◆ **TÂCHE À RÉALISER A**: D'après le texte présenté, pourquoi le requérant reproche-t-il au Conseil d'avoir violé le principe d'unicité de son état civil ? Répondez en une à trois phrases.
◆ **TÂCHE À RÉALISER B**: Pouvez-vous citer le texte présenté depuis « 33. Il s'ensuit » jusqu'à « celui de célibataire. » inclus ?

◆ **TEXTE PRÉSENTÉ**:
+ + + + +
33. Il s'ensuit que le Conseil ne s'est pas rendu coupable, à l'égard du requérant, d'une discrimination prohibée, en refusant de l'admettre au bénéfice de l'allocation de foyer du chef de son partenaire.

 

34. Il y a donc lieu de rejeter le premier moyen comme non fondé.

 

Sur le deuxième moyen, pris de la violation de l'unicité du statut personnel du requérant et d'une erreur manifeste d'appréciation

 

35. Le requérant soutient que le Conseil a violé le principe d'unicité de son état civil et commis une erreur manifeste d'appréciation, en ne lui reconnaissant pas les droits et obligations découlant de son statut de partenaire enregistré et en le considérant comme célibataire, alors qu'il est engagé dans les liens d'un contrat comparable à celui du mariage et lui conférant un statut personnel distinct de celui de célibataire.
+ + + + +
◆ **EXTRAIT DES DONNÉES**:
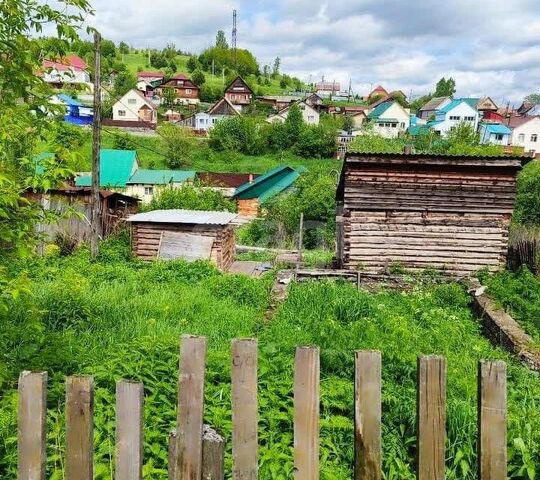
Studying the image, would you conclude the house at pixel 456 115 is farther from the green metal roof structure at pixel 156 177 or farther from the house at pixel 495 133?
the green metal roof structure at pixel 156 177

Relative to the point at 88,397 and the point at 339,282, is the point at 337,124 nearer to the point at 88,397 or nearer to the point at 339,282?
+ + + + +
◆ **CORRIGÉ A**: Le Conseil ne lui a pas reconnu les droits et obligations découlant de son statut de partenaire enregistré et l'a considéré comme célibataire. Or le requérant est engagé dans les liens d'un contrat comparable à celui du mariage, qui lui confère un statut personnel distinct de celui de célibataire.

◆ **CORRIGÉ B**:
33. Il s'ensuit que le Conseil ne s'est pas rendu coupable, à l'égard du requérant, d'une discrimination prohibée, en refusant de l'admettre au bénéfice de l'allocation de foyer du chef de son partenaire.

 

34. Il y a donc lieu de rejeter le premier moyen comme non fondé.

 

Sur le deuxième moyen, pris de la violation de l'unicité du statut personnel du requérant et d'une erreur manifeste d'appréciation

 

35. Le requérant soutient que le Conseil a violé le principe d'unicité de son état civil et commis une erreur manifeste d'appréciation, en ne lui reconnaissant pas les droits et obligations découlant de son statut de partenaire enregistré et en le considérant comme célibataire, alors qu'il est engagé dans les liens d'un contrat comparable à celui du mariage et lui conférant un statut personnel distinct de celui de célibataire.